Table of Contents

This file describe the general concept of a compiler. I'm going to relearn it in the hard way.

1 Parser

Three category of parsers:

Cocke–Younger–Kasami algorithm (CYK) and the Earley parser. They can parse any grammar, but slow.
bottom up
build parse tree from bottom to top
top down
build parse tree from top to bottom

There are many different methods of each top-down and bottom-up parsers. The most efficient top-down and bottom-up methods work only for subclasses of grammars. Some important subclasses is LL and LR grammar.

LL grammar
often used by hand-implemented parser
LR grammar
accept more grammars, but usually construct by tools

Some terms:

parse tree
a graphical representation of a derivation that filters out the order in which productions are applied to replace non-terminals.

Of course, regular expression is a subset of context free grammar.

About how to divide lexer rules and parser rules: use regular expression.

  • Regular expression is most useful for describing structure of constructs, such as ID and keywords.
  • Grammar is most useful for describing nested structures such as parentheses, begin-end, if-then-else.

1.1 AST

  • In Syntax Tree, interior nodes represent programming constructs.
  • In parse tree, interior nodes represent non-terminals
  • many non-terminals of a grammar represent programming constructs, but others are helpers of one sort of another, such as term, factors.
  • In syntax tree, these helpers typically are not needed and hence dropped.

To conclude:

concrete syntax tree
the parse tree
concrete syntax
the underlying grammar of a parse tree

Some new understanding of them (quotes from dragon book):

A parse tree pictorially shows how the start symbol of a grammar derives a string in the language.

▶ RECORDS PROVIDED

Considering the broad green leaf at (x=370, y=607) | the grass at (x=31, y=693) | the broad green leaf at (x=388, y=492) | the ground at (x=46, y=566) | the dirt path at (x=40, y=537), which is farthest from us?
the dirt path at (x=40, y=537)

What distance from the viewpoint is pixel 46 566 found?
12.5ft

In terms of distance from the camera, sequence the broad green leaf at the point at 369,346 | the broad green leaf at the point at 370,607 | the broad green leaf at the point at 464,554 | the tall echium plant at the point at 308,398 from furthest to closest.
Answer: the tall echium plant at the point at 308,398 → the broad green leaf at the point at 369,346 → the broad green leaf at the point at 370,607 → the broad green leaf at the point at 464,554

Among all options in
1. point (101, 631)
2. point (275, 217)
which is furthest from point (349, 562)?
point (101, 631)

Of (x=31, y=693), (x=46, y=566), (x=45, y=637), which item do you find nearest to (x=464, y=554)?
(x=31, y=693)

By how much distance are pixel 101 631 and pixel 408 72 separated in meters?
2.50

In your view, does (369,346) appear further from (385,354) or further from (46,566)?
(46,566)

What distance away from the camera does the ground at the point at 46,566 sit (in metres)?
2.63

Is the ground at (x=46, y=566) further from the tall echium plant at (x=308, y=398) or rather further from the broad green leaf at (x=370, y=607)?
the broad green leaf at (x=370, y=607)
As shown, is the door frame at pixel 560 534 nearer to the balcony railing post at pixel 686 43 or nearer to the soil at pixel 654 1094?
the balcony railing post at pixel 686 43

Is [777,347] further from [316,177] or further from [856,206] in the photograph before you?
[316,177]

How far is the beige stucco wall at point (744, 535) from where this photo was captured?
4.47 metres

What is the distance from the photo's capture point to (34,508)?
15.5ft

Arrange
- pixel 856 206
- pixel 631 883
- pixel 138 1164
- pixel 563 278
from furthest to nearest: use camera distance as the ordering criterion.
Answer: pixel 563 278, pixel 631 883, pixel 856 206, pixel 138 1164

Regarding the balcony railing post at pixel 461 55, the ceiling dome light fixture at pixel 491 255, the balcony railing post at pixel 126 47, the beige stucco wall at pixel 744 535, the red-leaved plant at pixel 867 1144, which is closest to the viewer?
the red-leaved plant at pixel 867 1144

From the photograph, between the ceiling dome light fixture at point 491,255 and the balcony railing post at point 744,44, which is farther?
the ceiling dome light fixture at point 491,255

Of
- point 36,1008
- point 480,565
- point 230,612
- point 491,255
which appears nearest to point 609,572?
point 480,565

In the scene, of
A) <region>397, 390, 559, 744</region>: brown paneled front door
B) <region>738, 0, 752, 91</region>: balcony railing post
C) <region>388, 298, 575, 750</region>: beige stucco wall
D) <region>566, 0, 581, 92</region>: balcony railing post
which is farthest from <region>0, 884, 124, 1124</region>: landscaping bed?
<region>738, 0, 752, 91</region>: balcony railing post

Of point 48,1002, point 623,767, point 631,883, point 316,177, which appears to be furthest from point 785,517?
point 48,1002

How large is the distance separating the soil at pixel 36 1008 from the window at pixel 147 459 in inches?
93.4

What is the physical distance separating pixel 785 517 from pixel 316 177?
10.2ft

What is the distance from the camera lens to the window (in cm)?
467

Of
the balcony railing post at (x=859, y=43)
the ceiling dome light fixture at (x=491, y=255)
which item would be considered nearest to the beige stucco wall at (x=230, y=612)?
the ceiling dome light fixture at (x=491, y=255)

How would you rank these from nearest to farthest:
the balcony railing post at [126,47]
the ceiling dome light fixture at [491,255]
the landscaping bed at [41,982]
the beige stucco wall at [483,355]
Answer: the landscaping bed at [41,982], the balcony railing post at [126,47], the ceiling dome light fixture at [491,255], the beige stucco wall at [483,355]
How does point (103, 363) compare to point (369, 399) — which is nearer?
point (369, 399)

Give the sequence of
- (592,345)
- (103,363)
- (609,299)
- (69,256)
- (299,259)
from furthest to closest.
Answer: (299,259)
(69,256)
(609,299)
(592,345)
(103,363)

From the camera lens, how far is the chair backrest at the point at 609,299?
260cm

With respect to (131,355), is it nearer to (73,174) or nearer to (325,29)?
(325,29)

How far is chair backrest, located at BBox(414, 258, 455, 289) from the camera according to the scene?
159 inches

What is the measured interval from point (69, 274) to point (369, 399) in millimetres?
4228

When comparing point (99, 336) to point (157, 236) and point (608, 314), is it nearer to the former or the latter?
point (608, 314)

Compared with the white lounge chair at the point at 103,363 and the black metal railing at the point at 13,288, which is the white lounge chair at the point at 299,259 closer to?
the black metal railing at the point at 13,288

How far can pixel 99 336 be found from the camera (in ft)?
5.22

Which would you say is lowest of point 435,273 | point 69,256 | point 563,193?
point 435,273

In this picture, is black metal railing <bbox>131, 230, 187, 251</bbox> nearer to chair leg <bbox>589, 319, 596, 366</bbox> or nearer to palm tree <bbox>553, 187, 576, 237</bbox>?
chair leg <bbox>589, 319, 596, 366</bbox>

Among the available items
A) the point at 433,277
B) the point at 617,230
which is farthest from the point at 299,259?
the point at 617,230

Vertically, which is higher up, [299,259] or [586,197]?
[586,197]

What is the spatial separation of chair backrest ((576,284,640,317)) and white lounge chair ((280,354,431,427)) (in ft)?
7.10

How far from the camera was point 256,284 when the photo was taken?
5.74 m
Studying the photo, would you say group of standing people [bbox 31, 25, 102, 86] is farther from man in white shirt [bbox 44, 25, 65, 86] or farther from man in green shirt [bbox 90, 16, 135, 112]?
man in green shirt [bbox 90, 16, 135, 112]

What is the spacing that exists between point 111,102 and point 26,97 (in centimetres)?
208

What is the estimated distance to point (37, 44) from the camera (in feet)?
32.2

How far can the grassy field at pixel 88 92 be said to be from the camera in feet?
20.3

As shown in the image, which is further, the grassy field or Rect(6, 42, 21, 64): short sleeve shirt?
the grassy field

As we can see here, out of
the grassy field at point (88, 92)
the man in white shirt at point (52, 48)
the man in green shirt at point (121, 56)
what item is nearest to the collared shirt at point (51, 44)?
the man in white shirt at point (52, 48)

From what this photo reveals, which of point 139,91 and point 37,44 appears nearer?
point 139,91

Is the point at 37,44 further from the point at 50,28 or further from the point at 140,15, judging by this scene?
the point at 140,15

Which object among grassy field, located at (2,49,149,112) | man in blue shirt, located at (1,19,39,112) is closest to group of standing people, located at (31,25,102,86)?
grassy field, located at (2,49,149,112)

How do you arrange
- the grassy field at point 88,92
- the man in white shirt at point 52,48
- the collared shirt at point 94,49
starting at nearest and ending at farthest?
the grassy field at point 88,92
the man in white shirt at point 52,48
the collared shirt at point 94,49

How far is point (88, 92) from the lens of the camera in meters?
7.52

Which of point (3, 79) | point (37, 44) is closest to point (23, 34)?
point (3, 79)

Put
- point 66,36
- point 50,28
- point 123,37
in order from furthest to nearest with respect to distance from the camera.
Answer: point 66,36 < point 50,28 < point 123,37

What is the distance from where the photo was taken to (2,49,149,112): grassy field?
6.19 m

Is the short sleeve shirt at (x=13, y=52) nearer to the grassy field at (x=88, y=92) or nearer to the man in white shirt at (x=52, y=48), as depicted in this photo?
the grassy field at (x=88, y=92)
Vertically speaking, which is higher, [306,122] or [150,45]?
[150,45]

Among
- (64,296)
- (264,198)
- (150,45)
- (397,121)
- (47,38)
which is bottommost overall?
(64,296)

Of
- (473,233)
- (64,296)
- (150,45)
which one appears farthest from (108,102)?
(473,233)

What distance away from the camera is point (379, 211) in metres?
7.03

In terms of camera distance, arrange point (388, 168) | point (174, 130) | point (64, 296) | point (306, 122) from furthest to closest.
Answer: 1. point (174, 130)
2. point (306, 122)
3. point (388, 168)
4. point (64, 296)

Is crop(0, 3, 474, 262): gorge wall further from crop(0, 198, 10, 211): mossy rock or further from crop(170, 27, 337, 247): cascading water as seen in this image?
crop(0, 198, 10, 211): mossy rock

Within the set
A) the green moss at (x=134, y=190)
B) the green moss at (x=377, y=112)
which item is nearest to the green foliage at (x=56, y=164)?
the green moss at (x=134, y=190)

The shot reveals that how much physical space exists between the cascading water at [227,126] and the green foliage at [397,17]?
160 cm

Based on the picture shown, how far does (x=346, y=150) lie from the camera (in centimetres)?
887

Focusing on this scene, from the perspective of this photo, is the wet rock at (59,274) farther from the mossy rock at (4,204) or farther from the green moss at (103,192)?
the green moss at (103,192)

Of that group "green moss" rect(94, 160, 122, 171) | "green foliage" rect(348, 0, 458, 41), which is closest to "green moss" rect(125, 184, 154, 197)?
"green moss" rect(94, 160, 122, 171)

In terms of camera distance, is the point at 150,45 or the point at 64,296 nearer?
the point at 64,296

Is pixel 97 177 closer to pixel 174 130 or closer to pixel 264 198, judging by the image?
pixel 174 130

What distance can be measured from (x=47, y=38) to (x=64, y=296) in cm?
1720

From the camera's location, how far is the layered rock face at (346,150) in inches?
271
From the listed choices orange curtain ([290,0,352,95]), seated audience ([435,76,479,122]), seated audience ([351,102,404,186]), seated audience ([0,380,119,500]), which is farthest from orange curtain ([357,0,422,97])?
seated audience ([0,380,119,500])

▶ LIST OF TASKS
1 > In the compiler notes, translate this sentence into Spanish: "A parse tree pictorially shows how the start symbol of a grammar derives a string in the language."
2 > Continue the compiler notes from their final sentence.

▶ SET OF ANSWERS
1 > Un árbol de análisis sintáctico muestra gráficamente cómo el símbolo inicial de una gramática deriva una cadena del lenguaje.

2 >
Abstract syntax trees, or simply syntax trees, differ from parse trees because superficial distinctions of form, unimportant for translation, do not appear in syntax trees.

That is to say, CST exactly reflect the grammar, and AST removes a lot of things but keep the structure. This includes:

  • remove non-value-carrying leaves
  • remove unary productions
  • compress spines caused by left or right recursive grammar rules into explicit list nodes.

The implementation of AST is different for different parser designers. For example as the Clang fold said1:

Clang’s AST is different from ASTs produced by some other compilers in that it closely resembles both the written C++ code and the C++ standard. For example, parenthesis expressions and compile time constants are available in an unreduced form in the AST. This makes Clang’s AST a good fit for refactoring tools.

var a = 2,
    b = (a + 2) * 3;

Here, the ( ) around a + 2 is not represented in the AST, because the structure of the tree, combined with operator precedence rules, absolutely implies that it must exist, and moreover a + 2 * 3 would have been a different tree structure. 2 , 3

Estools 4 is a good collection of repos that have many interesting discussion threads about AST and CST.

Also, a post from semantic design 5, mentioned:

Typical parser generators force the grammar engineer to specify not only the grammar, but also to explicitly specify how to procedurally build the AST as well.

In contrast, DMS automatically builds a syntax tree, either a concrete tree ("CST", mainly for debugging, containing all the language tokens), or what amounts to an AST (for production, in which non-value carrying terminals are eliminated, useless unary productions are removed, and lists are formed).

A very good comparison on a lecture note 6.

1.2 TODO Write/Fix the grammar

1.2.1 TODO Ambiguity

1.2.2 Left Recursion

Top down parser cannot handle left recursion.

The grammar

A ::= A alpha | beta

Can be rewritten as:

A ::= beta R
R ::= alpha | epsilon

1.2.3 Left Factoring

a technique to rewrite production rule to achieve the effect that we wait until enough input has been seen to make decision. It makes grammar more suitable for predictive or top-down parsing.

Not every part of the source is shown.